#### Problem requirements
When copying the records below, omit any image and print everything else exactly.

☆ ☆ ☆ ☆

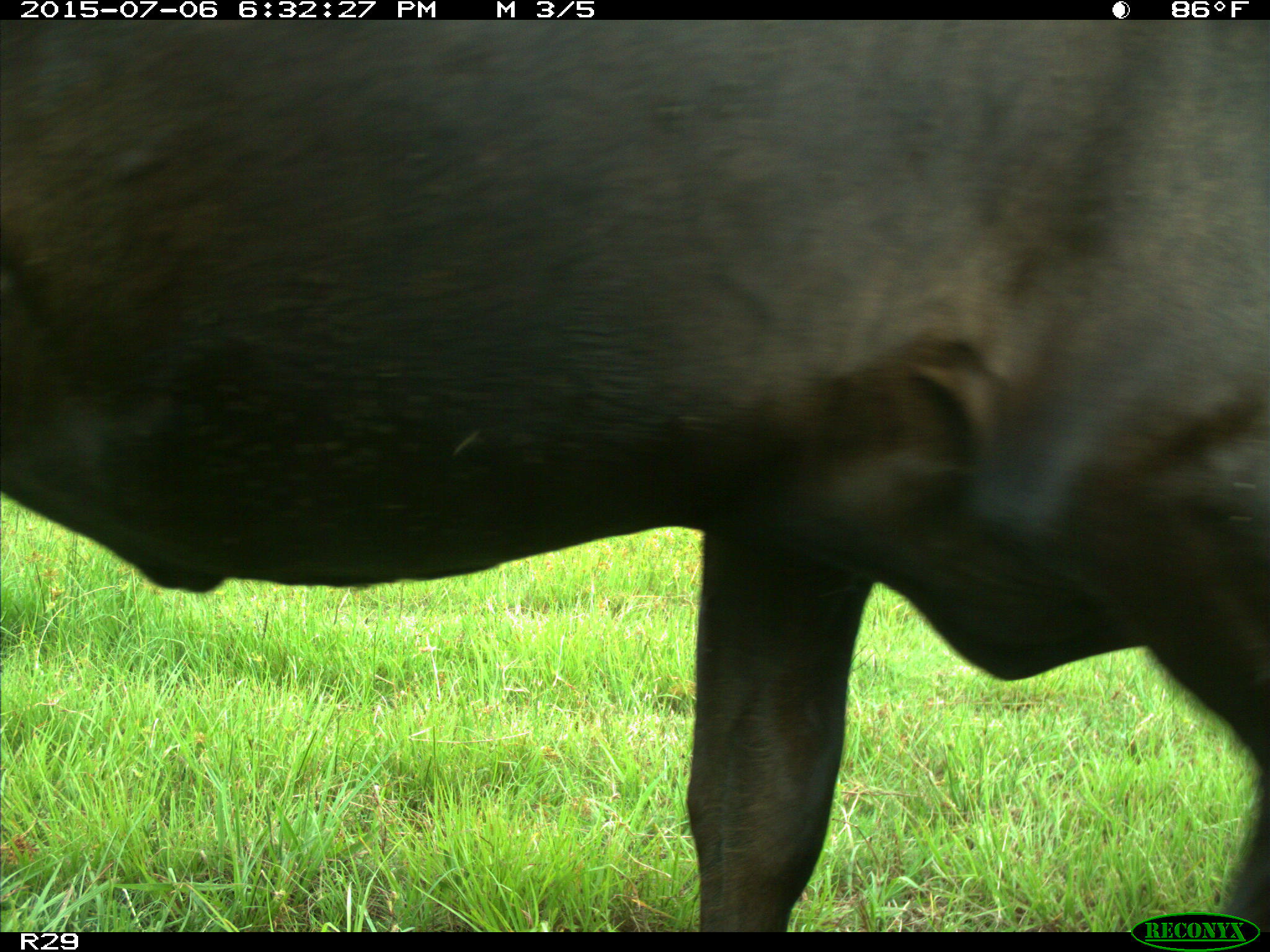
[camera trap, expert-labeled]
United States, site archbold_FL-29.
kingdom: Animalia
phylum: Chordata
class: Mammalia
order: Artiodactyla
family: Bovidae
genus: Bos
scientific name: Bos taurus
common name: domestic cow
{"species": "Bos taurus (domestic cow)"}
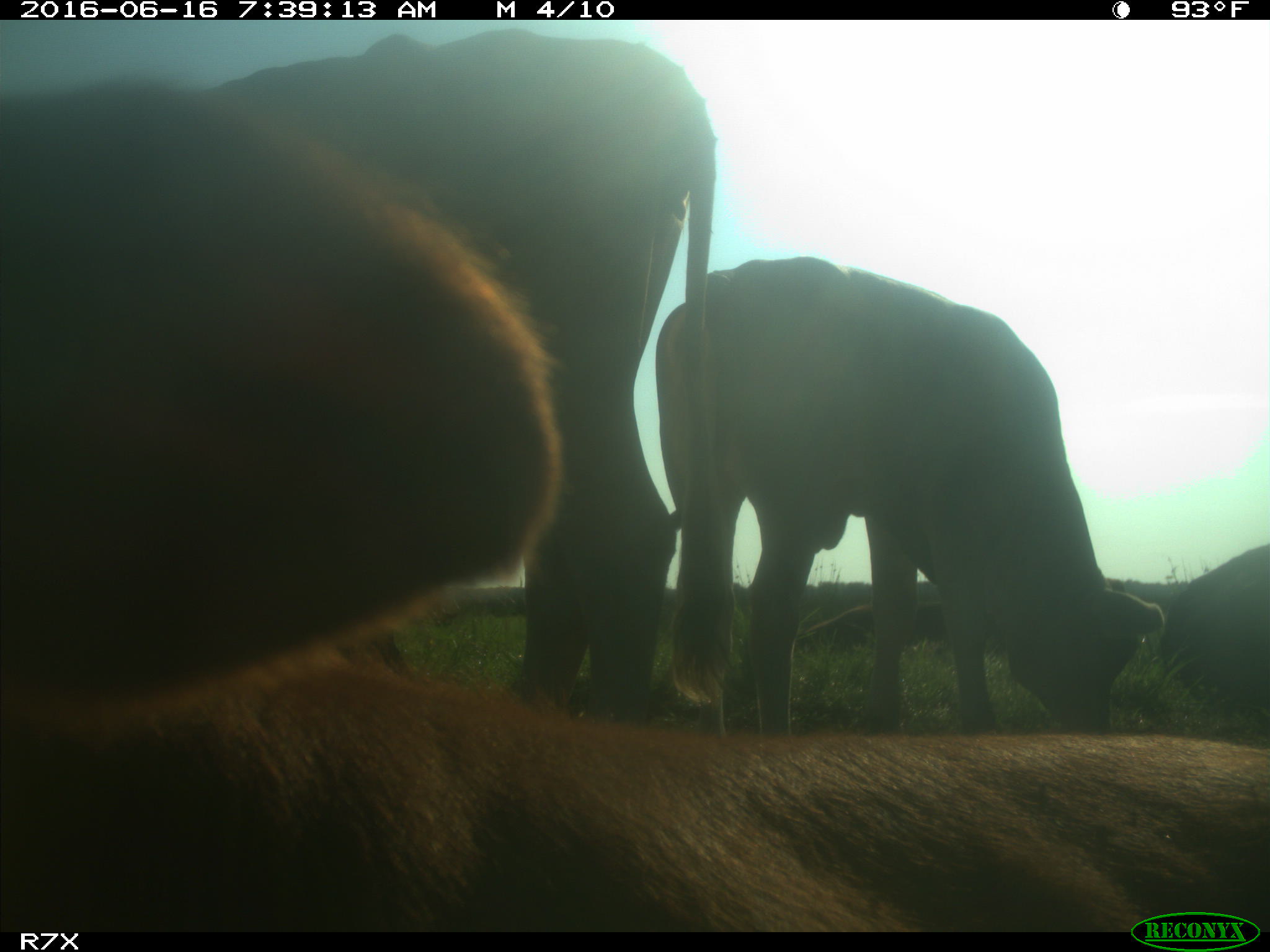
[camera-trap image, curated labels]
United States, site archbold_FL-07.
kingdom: Animalia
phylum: Chordata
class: Mammalia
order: Artiodactyla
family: Bovidae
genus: Bos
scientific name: Bos taurus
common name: domestic cow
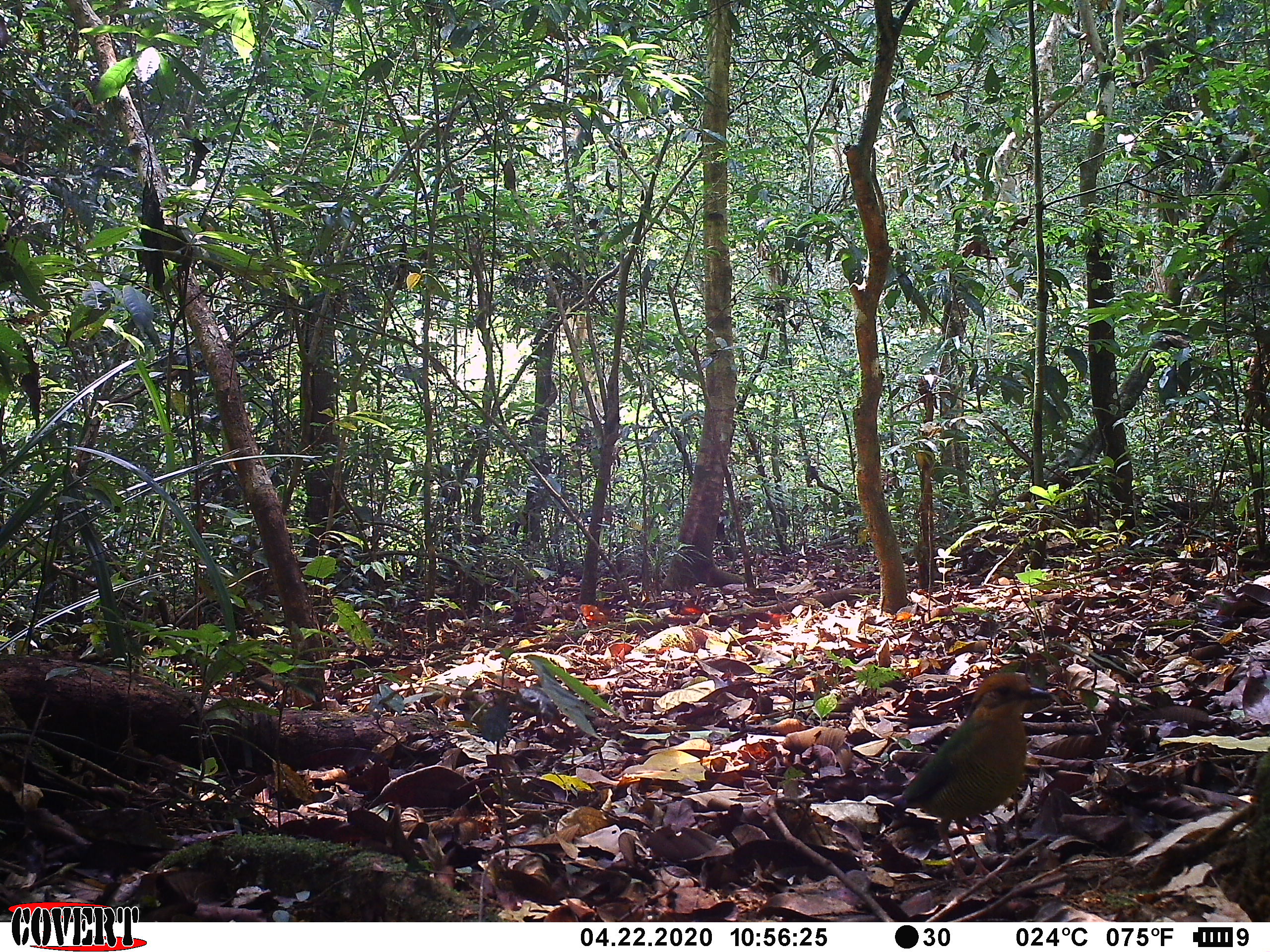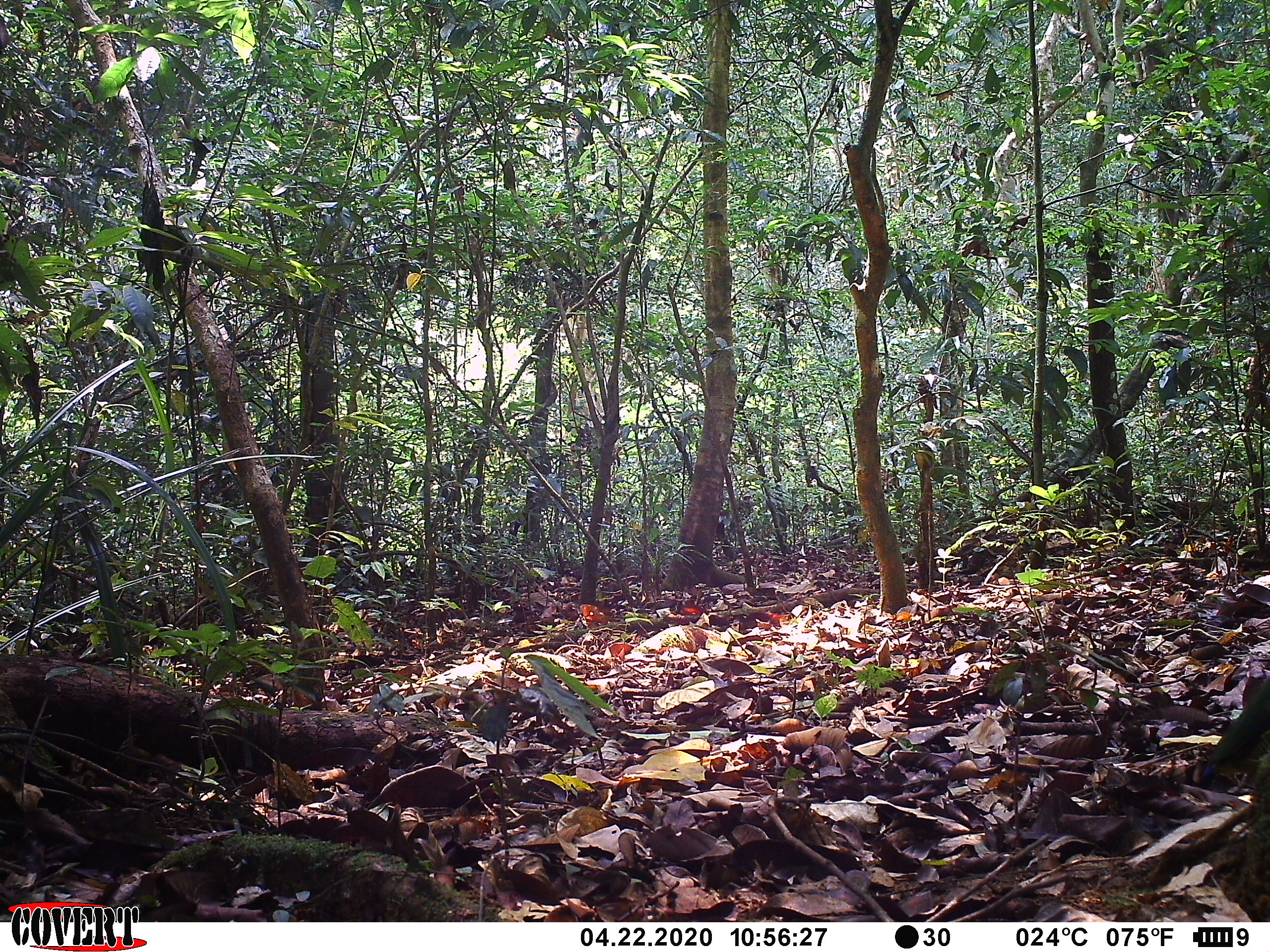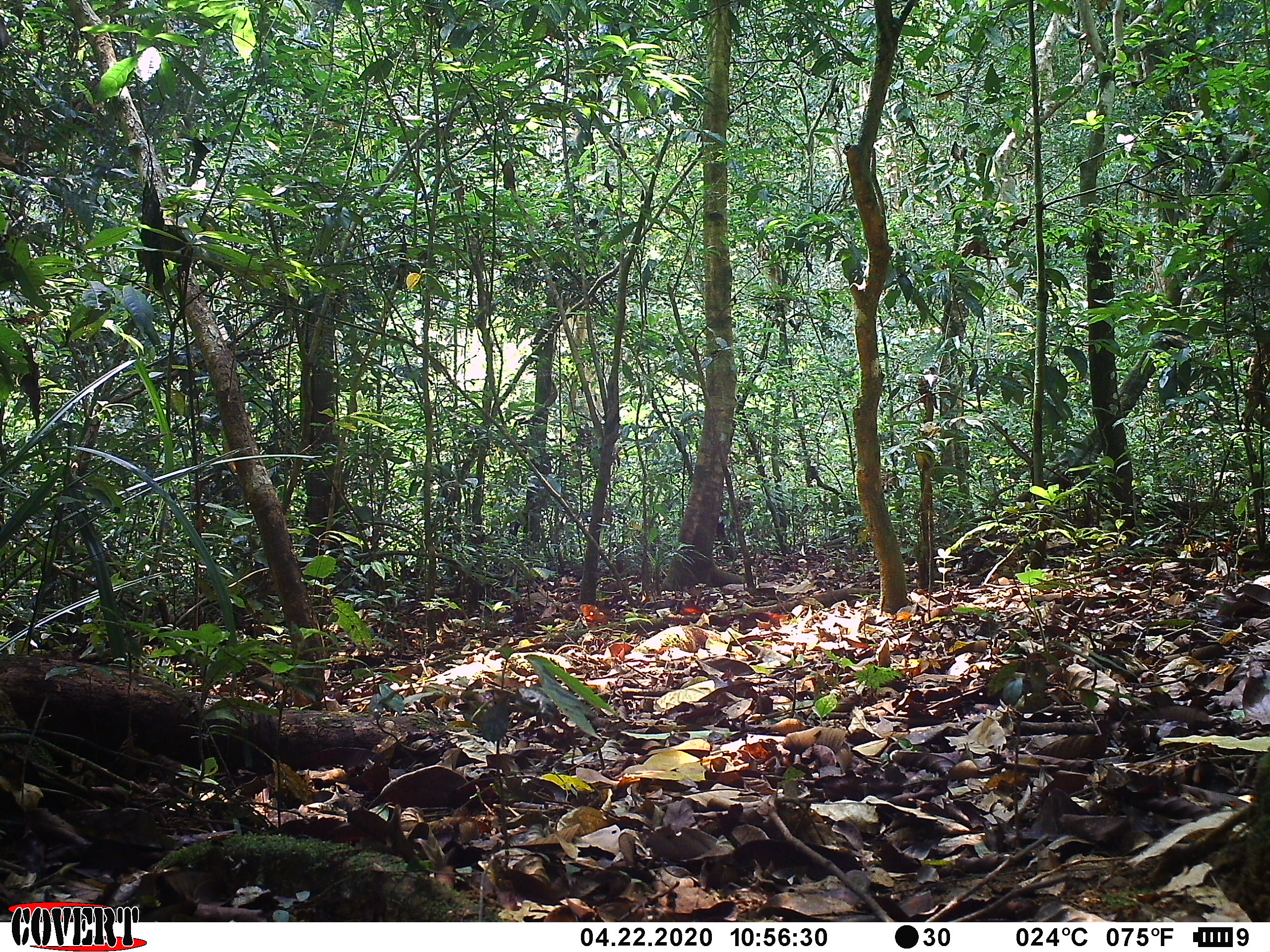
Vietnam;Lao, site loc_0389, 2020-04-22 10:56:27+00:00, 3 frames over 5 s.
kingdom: Animalia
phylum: Chordata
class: Aves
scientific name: Aves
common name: bird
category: unidentified bird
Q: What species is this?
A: Unidentified bird (bird) (Aves).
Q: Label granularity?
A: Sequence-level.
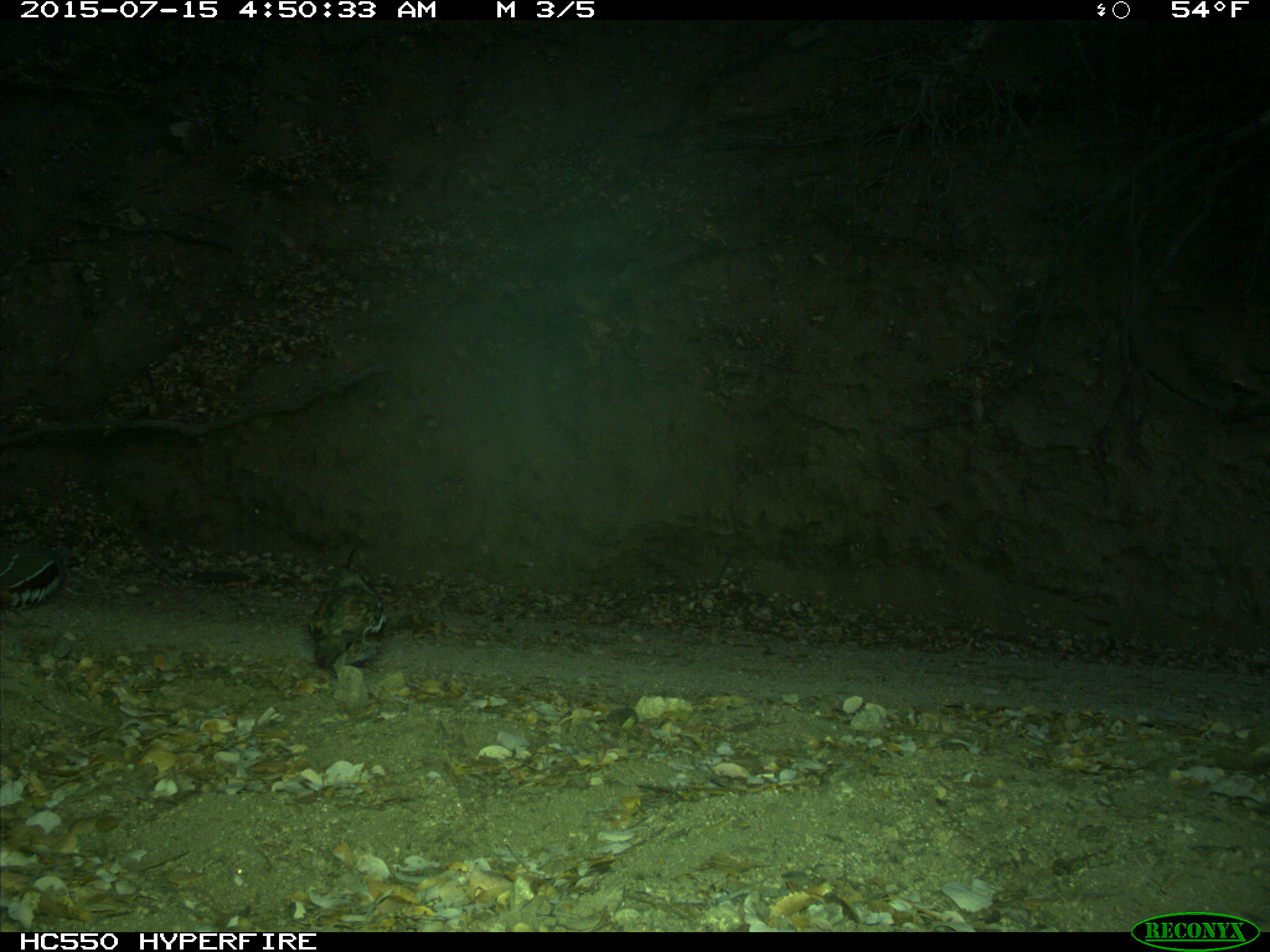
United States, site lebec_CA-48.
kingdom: Animalia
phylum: Chordata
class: Aves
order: Galliformes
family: Odontophoridae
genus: Callipepla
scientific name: Callipepla californica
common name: california quail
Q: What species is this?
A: Callipepla californica (california quail).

☆ ☆ ☆ ☆

#### Written solution
[camera trap, expert-labeled]
United States, site archbold_FL-29.
kingdom: Animalia
phylum: Chordata
class: Mammalia
order: Artiodactyla
family: Bovidae
genus: Bos
scientific name: Bos taurus
common name: domestic cow
{"species": "Bos taurus (domestic cow)"}
[camera-trap image, curated labels]
United States, site archbold_FL-07.
kingdom: Animalia
phylum: Chordata
class: Mammalia
order: Artiodactyla
family: Bovidae
genus: Bos
scientific name: Bos taurus
common name: domestic cow
Vietnam;Lao, site loc_0389, 2020-04-22 10:56:27+00:00, 3 frames over 5 s.
kingdom: Animalia
phylum: Chordata
class: Aves
scientific name: Aves
common name: bird
category: unidentified bird
Q: What species is this?
A: Unidentified bird (bird) (Aves).
Q: Label granularity?
A: Sequence-level.
United States, site lebec_CA-48.
kingdom: Animalia
phylum: Chordata
class: Aves
order: Galliformes
family: Odontophoridae
genus: Callipepla
scientific name: Callipepla californica
common name: california quail
Q: What species is this?
A: Callipepla californica (california quail).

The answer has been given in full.